The journey home was just as horrendous, but the couple of hours with Jonathan and his wife and the new things I brought back made it all worthwhile.

Filed Under: Ceramics

Life and Death in Spitalfields

February 19, 2013 By fiona

Until about 1830 Fournier Street in Spitalfields was called Church Street and in a spare moment last year I googled my address as it was then: 30 Church Street. To my surprise a result from a trade directory was first on the list, referring to Richard Ball, weaver, living here in 1794, and a resident of the building previously unknown to me. Unable to find any further information on him, I filed it away as another piece in the jigsaw of who has lived here for the past three centuries.

In an extraordinary coincidence a few months later I picked up a second-hand copy of ‘Life and Death in Spitalfields 1700 to 1850’ written about the excavation of the crypt in Christ Church and published in 1996. One of the vaults examined was the Ball family, specifically Mary and Martha who died in 1819 and 1821, aged 47 and 70 respectively – but no Richard. I assume, however, that these were his wife and daughter. I have since discovered that Richard Ball seems to have been in partnership with Stephen Sorel, forming the firm Sorel and Ball, weavers and silk merchants of Church Street, which was active c1770 – 1790.

So I am very much looking forward to the talk taking place on the 16th April in Christ Church on these excavations, part of the Huguenots of Spitalfields festival (8th – 21st April). Not that I think the Ball family will feature, but I’ll know a bit more about their lives in Spitalfields as I imagine them weaving in the attic here. The photo is one of the plates from Hogarth’s Industry and Idleness, 1746 and shows weavers with their tall looms, the cut-out for which was found during the work that took place here ten years ago and which survives to this day in the attic ceiling.

Filed Under: General

At the end of the day

July 31, 2012 By fiona

I bought these 19th century wine cups from Hungary recently, attracted by the wonderful patterns and colours and by the obvious years of use. I always fall for blue and yellow and especially stripes. One has been so cherished that the words ‘ restored in 1963’ have been carefully written on the base and I have visions of this being handed down, father to son as a family heirloom – apparently they are still treasured today. It makes me think of the inns and smaller drinking places that form such a colourful part of the long lost world of Patrick Leigh Fermor’s extraordinary travelogue that captivated me last year, a world of rural life that probably ended each day with one of these in the hand.

Filed Under: Ceramics

A Cabinet of Curiosities

June 30, 2012 By fiona

This is a cabinet of curiosities that isn’t. It is a bookcase into which I placed some smaller items of stock when I was moving things around for the arrival of the coffee machine earlier this year.
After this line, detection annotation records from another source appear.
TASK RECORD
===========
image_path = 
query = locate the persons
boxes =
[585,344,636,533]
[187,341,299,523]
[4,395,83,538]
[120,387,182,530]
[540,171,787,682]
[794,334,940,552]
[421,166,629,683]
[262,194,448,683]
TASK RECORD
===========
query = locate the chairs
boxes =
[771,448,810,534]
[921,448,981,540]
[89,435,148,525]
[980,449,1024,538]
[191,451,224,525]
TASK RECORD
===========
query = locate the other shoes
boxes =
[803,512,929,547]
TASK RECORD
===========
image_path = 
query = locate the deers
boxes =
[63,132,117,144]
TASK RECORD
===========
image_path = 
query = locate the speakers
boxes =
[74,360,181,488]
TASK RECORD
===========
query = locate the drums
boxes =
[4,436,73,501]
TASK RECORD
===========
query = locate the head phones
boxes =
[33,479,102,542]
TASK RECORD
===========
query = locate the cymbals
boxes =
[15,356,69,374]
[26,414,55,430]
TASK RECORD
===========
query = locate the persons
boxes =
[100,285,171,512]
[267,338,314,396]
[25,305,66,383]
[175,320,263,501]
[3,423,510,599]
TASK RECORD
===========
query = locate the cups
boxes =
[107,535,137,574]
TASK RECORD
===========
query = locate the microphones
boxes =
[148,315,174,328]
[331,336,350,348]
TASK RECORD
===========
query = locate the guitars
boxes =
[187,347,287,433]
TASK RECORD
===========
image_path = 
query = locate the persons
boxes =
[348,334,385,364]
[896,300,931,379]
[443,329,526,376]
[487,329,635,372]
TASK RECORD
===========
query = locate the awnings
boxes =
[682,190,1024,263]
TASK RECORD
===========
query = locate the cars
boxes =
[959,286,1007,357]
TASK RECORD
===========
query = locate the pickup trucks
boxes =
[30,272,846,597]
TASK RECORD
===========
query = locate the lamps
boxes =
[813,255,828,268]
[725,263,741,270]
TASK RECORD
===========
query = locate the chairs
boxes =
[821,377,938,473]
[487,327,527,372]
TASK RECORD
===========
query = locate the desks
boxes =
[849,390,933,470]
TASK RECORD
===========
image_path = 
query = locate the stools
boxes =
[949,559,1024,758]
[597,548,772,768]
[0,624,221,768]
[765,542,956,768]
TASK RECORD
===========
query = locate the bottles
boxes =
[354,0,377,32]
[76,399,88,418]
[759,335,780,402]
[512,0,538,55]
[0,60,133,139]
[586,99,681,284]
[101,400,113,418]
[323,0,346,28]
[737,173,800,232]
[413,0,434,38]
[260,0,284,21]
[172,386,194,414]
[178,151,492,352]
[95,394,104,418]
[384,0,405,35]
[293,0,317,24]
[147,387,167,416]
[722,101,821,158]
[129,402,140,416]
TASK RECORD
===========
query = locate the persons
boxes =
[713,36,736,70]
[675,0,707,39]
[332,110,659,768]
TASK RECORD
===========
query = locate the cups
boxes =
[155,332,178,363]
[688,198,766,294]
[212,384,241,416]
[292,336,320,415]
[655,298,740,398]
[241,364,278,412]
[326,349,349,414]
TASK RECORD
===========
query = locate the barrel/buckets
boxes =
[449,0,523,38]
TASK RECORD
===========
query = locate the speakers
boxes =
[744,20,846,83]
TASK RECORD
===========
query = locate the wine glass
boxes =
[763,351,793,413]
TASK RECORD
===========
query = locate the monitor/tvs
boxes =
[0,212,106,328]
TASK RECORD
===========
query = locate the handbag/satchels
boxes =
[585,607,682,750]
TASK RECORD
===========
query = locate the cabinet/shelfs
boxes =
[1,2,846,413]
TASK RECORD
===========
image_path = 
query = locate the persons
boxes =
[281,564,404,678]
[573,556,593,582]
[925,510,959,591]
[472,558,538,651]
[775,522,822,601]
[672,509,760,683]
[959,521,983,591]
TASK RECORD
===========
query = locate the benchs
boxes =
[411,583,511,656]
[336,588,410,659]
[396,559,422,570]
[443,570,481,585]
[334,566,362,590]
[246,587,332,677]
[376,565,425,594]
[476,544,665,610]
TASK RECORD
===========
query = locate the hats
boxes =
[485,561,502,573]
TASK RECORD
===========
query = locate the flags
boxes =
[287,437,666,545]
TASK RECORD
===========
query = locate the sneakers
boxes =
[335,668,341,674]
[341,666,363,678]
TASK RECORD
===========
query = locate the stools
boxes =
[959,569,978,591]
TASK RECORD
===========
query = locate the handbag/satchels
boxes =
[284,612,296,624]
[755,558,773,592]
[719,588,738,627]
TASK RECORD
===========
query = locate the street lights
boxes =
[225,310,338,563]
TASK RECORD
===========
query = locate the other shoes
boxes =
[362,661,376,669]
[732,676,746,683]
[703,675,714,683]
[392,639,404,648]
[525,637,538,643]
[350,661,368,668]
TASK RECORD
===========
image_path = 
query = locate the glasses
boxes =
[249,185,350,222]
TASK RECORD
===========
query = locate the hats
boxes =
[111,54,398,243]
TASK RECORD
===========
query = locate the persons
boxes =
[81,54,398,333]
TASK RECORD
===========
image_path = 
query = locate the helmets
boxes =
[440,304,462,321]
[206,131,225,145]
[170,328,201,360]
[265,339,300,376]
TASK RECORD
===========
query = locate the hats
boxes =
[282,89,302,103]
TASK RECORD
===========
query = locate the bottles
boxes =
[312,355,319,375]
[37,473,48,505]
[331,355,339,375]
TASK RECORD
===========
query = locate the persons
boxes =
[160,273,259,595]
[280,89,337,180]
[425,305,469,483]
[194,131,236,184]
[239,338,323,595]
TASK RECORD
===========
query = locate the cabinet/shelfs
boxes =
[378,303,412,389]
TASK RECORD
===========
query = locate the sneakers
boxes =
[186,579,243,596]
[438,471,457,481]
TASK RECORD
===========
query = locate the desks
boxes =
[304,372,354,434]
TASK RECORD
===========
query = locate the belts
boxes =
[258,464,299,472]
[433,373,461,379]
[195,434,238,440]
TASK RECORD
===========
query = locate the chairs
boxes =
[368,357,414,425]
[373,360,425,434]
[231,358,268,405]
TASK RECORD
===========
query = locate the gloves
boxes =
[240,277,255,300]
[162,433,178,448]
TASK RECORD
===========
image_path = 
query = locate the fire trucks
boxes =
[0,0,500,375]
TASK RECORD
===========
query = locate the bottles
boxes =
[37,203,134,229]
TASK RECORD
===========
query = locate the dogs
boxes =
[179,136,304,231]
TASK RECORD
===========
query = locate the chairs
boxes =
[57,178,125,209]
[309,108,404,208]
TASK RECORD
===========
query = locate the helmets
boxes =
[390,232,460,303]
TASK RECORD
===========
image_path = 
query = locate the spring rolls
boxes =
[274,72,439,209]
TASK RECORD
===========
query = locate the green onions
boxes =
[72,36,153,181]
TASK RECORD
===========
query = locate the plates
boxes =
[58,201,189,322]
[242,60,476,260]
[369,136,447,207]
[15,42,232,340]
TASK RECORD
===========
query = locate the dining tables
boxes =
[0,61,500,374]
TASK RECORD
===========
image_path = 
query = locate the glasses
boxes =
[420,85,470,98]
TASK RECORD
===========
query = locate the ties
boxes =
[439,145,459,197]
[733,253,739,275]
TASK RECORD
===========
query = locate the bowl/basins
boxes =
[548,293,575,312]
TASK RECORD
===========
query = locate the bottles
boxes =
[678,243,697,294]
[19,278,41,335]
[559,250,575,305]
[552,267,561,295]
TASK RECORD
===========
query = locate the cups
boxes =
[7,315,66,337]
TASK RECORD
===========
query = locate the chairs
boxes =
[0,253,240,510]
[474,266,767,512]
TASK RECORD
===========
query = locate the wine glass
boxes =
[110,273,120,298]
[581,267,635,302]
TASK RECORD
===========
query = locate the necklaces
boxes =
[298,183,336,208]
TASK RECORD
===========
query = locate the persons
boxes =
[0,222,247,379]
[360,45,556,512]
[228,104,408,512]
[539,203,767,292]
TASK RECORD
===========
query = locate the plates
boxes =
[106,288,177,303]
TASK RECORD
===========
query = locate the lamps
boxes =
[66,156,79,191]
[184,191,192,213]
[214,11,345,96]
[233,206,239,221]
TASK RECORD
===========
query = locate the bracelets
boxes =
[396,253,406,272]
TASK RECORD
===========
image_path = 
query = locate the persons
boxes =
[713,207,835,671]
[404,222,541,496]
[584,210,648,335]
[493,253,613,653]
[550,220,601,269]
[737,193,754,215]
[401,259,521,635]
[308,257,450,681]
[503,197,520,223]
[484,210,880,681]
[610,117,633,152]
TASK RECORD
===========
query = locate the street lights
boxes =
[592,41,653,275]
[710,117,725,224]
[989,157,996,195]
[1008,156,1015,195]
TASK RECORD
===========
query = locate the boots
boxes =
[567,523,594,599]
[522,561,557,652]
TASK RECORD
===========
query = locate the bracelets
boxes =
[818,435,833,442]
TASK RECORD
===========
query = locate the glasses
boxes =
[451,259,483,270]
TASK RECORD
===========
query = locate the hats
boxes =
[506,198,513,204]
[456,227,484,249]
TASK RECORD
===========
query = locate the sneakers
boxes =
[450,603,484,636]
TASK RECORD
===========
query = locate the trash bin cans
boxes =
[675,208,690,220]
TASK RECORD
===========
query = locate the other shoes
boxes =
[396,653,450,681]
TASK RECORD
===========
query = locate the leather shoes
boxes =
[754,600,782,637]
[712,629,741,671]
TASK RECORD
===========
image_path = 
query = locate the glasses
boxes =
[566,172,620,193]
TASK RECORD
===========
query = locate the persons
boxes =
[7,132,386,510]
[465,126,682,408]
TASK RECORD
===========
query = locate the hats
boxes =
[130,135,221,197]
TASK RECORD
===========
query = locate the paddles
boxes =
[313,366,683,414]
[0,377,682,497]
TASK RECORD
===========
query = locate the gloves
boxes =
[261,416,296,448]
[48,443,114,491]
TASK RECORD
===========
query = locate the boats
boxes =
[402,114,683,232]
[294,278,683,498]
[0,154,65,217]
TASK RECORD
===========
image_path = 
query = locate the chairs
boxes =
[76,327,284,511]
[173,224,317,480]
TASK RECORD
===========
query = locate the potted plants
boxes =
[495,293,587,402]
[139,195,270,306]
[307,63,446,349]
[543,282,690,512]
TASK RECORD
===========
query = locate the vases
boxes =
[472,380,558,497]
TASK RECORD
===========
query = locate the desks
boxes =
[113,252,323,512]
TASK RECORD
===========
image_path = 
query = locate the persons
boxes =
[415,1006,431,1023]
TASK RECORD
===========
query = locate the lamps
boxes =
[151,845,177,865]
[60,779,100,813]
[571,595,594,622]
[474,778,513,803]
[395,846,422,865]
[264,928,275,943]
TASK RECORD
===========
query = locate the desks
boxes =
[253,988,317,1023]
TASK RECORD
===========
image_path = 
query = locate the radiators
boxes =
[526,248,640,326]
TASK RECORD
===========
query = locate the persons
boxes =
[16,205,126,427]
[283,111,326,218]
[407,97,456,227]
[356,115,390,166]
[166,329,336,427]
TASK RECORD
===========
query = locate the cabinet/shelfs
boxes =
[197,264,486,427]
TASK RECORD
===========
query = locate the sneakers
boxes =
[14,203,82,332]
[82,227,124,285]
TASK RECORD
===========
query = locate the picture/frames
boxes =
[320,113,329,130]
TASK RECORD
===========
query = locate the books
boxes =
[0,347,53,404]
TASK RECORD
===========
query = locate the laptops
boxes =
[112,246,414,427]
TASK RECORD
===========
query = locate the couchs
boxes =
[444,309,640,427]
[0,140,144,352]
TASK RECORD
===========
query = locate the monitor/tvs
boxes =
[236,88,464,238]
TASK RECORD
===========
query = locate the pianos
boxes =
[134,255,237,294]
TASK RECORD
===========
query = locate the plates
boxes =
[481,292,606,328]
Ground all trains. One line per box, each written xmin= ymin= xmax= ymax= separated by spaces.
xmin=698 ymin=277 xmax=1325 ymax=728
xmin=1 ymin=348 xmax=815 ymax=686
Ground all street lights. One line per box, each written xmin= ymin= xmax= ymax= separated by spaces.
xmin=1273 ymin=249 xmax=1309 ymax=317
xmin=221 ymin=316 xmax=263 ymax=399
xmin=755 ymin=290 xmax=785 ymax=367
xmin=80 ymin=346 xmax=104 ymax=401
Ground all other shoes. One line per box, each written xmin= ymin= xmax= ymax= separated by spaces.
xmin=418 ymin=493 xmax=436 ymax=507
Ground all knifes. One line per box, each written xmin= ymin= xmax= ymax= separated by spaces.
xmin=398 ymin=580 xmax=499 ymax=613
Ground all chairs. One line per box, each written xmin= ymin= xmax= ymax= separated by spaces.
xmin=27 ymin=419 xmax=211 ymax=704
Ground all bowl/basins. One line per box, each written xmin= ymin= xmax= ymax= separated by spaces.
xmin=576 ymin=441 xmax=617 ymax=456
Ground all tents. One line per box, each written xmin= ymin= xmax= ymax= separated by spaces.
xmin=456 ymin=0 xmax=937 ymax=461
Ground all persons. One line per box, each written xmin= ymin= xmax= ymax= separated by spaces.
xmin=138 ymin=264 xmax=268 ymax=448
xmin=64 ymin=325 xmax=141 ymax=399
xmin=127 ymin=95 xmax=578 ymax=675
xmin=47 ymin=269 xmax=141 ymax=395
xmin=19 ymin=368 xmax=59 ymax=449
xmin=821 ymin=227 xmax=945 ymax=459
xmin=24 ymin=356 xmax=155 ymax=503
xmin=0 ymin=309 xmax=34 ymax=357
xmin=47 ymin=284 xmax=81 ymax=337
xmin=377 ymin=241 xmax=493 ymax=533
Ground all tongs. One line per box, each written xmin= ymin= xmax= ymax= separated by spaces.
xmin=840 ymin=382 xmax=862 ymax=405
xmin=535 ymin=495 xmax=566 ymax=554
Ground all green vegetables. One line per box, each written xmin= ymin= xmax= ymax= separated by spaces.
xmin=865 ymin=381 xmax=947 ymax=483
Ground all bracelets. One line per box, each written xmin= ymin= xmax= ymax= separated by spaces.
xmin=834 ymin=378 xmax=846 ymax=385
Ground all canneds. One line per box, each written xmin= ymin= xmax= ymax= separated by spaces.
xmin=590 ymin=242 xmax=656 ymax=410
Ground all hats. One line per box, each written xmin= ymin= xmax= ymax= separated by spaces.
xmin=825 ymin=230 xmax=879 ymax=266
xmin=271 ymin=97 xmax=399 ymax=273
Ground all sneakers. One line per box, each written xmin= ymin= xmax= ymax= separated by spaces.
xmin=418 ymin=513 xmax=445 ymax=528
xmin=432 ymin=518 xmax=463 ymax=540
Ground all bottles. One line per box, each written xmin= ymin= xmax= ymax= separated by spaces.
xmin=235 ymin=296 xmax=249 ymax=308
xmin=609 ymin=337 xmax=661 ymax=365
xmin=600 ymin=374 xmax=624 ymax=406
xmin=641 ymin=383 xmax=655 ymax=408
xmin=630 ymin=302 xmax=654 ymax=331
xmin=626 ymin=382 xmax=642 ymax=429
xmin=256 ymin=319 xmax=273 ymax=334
Small objects, more self-consciously curiosities, had been in it previously and sold, but this time I was in a hurry and in need of somewhere to put things. So instead of selecting and arranging carefully I just put the things in: all have been moved around several times for various reasons, each time in a hurry. Yet the odd thing is that it doesn’t seem to make a difference to how people view the cabinet, mostly finding it fascinating, which has made me wonder why.
Placing the objects in a cabinet seems to take them out of context and makes us look at them in a new way, as though in a museum. There are some animal or mineral curiosities in there, but most are man-made and when I look at the photograph many are, to our modern eyes, slightly curious: a tea brick made for transport by sea, a pocket globe for carrying around, an unusual money box or a snuff box. Rather than being curiosities of a strange new world these are curious because they belong to a past world that is completely unfamiliar, rather like looking at an old faded photograph that initially looks recognisable and then being surprised at how much has changed.
In the past these cabinets were created to display to their audience wondrous man-made or natural objects of a world that was still being discovered. Now, perhaps, the wonder in looking at this lies in how much we have changed.